▶ [Task prompt] Please identify every line in the records below that contains the word "photograph" and copy each of those lines in full.

▶ [Records to use]
--- start ---

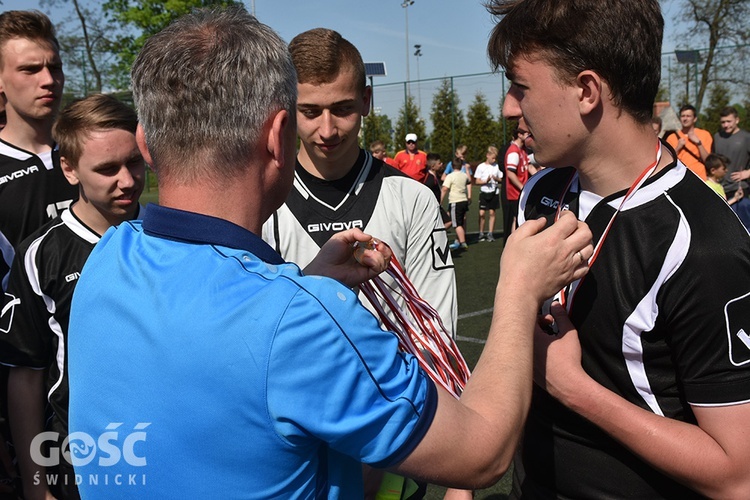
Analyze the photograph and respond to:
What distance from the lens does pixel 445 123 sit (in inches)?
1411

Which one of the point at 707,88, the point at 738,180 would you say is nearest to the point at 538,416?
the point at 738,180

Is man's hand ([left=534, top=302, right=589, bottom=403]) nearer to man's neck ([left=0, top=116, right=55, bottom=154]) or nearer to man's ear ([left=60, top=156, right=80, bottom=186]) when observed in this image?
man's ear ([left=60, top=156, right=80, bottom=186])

--- end ---
--- start ---

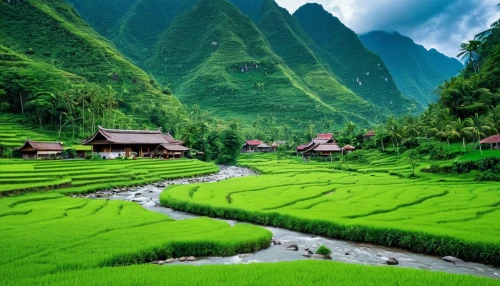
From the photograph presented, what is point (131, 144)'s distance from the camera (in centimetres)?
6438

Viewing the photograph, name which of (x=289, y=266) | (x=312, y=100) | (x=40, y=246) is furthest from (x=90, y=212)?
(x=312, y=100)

--- end ---
--- start ---

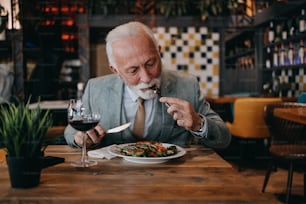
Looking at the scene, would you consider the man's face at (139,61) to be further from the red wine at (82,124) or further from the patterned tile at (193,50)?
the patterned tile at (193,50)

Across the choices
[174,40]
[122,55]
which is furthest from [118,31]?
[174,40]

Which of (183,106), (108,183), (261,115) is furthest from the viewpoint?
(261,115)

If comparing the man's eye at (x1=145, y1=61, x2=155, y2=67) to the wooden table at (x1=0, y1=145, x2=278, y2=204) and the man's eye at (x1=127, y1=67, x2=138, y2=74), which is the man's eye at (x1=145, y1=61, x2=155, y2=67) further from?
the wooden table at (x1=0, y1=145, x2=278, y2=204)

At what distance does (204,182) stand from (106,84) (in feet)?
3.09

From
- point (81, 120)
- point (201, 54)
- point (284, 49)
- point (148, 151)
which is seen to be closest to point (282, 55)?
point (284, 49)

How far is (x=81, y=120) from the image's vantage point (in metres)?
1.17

--- end ---

▶ [Result]
Analyze the photograph and respond to:
From the photograph presented, what is point (131, 144)'s distance from the camera (in centimetres)?
Viewing the photograph, name which of (x=289, y=266) | (x=312, y=100) | (x=40, y=246) is furthest from (x=90, y=212)?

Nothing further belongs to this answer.